Globalization process is viewed as a means through which one can ratify often in extremely idealized form a account of oneself or culture that is observed as old or even origin but can lastly be realized: through these new means, one can become what one thinks one actually is (even if one never was). What might be trait of the Internet is that this ‘realization’ is certainly ‘expansive’. Globalization process has an emancipator technology ‘Internet’ that is indefensible as the structural design of the technology harbors an instinctive class prejudice and other shades of power entitlements.
Computers are intended and programmed by members of the elite culture and might imitate their cultural orientations and biases. For example, the wordsmith and semantic skills requisite to functions computers do not put up the cultural orientations of several marginal electorates. As Laikwan Pang, Cultural Control in journal said, “Culture’s will to copy … [is] fuelled by the globalization process, which drives’ the world to desire similar but different products, to acquire similar but different tastes”. (Laikwan Pang, Cultural Control, p8).
Globalization is as well redefining societies and restructuring society into new forms of social networks. New standards and terms for private and proficient relationships are promising (Buck 1996; Gates 1995; Baym 1995). The London Times (June 17, 1996) stated: “People in every kinds of career categories need to recognize how to use this tool so as to get ahead starting now. ” Admittance to the information freeway might establish to be less a question of dispensation or position than one of the fundamental capability to function in a democratic society.
Admittance to the cyberspace might very well establish how well people are knowledgeable, the type of job they ultimately get, and how they are retrained if they mislay their job, how much access they have to their government and how they will be taught about important issues concerning them and the country. (Ratan 1995: 25) Moreover, global media is not repressed by the intrinsic biases apparent in sexism, racism, and classism establish in face-to-face encounters. As a substitute, the global media presents a discussion that supports broad partaking and underlines merit over class.
Practical communities permit secluded individuals to converse in a manner that protects them from the social prospect and sanctions linked with physically distinct communities (Turtle 1995). Virtual societies are unified and significant social aggregations that permit people to take on in adequate relations to form personal and group relations (Rheingold 1993). Global media represents Hollywood that spins around the analysis of Hollywood’s division of labor, what the authors call the “New International Division of Cultural Labor” (NICL).
This division of labor is certainly international because U. S. film exports have reached $11 billion, and “Hollywood’s proportion of the world market is double what it was in 1990” (Miller et al. , 2001, pp. 4-5). Global sales have become so significant that in 2001 the studios take apart their international offices to run all global distribution from their headquarters. The authors argue that Hollywood’s command of the NICL distinguishes Hollywood from other industries that are increasingly globalizing. The entire book focuses on answering this question:
“Is Hollywood really giving the people of the world what they want, or does it operate via a brutal form of monopoly-capitalist business practice? ” (p. 15). Global Hollywood maintains that Hollywood’s global authority is due to the clout of its allocation, legal, and economic structures, as opposed to a combination of advantages resultant from the diversity of its domestic audience and its narrative transparency. As this argument has been frequently made by proponents of the cultural imperialism thesis, Miller and his colleagues take a fresh approach that focuses on what they call “occasionality” (p.
13), which is defined as “the specific `uptake’ of a text by a community” (p. 177). Amongst other innovations, the authors focus on the role of audience, and on the idea of rights, while bringing the significant issue of cultural hybridist to political economic analysis. In the short space of twenty five years somewhat which started as US defense inventiveness has developed into the major communications means for the academic and investigates community and most newly has prolonged into a main business tool for the marketable sector.

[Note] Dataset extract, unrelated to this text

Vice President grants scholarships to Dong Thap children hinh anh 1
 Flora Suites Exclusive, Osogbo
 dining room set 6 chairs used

The Internet has developed throughout this period from being a vigorous and effectual way of exchanging information to offering a delivery means for immense amounts of multimedia information to a global audience. While individuals began to use the global media for worldwide communication, its profound effect on how we treat information transfer, organization, and development could not have been anticipated. Internet communication applications permit rapid and simple copy, revision, and transfer of information in textual, visual, and auditory forms.

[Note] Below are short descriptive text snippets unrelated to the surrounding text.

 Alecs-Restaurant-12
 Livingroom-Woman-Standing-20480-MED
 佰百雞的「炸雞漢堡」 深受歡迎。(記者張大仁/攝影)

Though the assortments of participants who access it do not all the time agree on whether information must be cosseted or shared, the majority of the Internet community uses, copies, and transfers the information there without restraint. The Internet is a medium for activating ideological consideration; World Wide Web (Web) documents holding multiple links to diverse authors’ sites as well as e-mail posts restraining various writers’ materials reify the theory that knowledge is raised from numerous sources.

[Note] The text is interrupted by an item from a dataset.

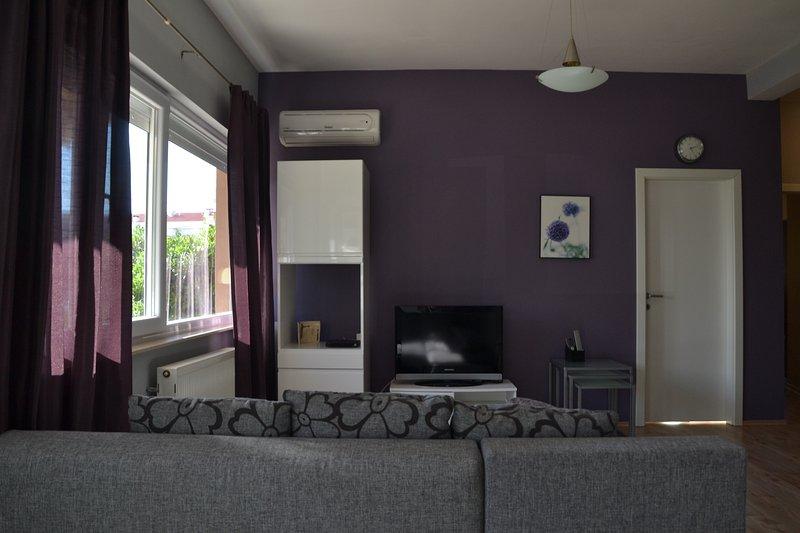 Superb Two Bedroom Melole Apartment Diklo Zadar, vacation rental in Diklo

But commercial units that use the Internet to promote products and spend in the materials that they load to the Web desire to keep their digitized materials from copy, revision, and transfer. The corporal operation of the Internet forms a forum where oppositional views concerning control of information collide. The extreme nature of the Internet supports a clash between the constructionist ideology that symbolizes the academic humanist community and the Romantic beliefs that symbolizes traditional legal community.
This junction amongst humanistic studies, the intellectual property law, and the Internet, joined with their attendant communities, engenders conflicts in thought and exploit and offers a generous basis from which to investigate intellectual property and information control. Though participants in humanist, legal, and global media communities retain varied ideological beliefs and goals, their common interests meet in forming and treating communicative terms, whether textual, digital, or auditory.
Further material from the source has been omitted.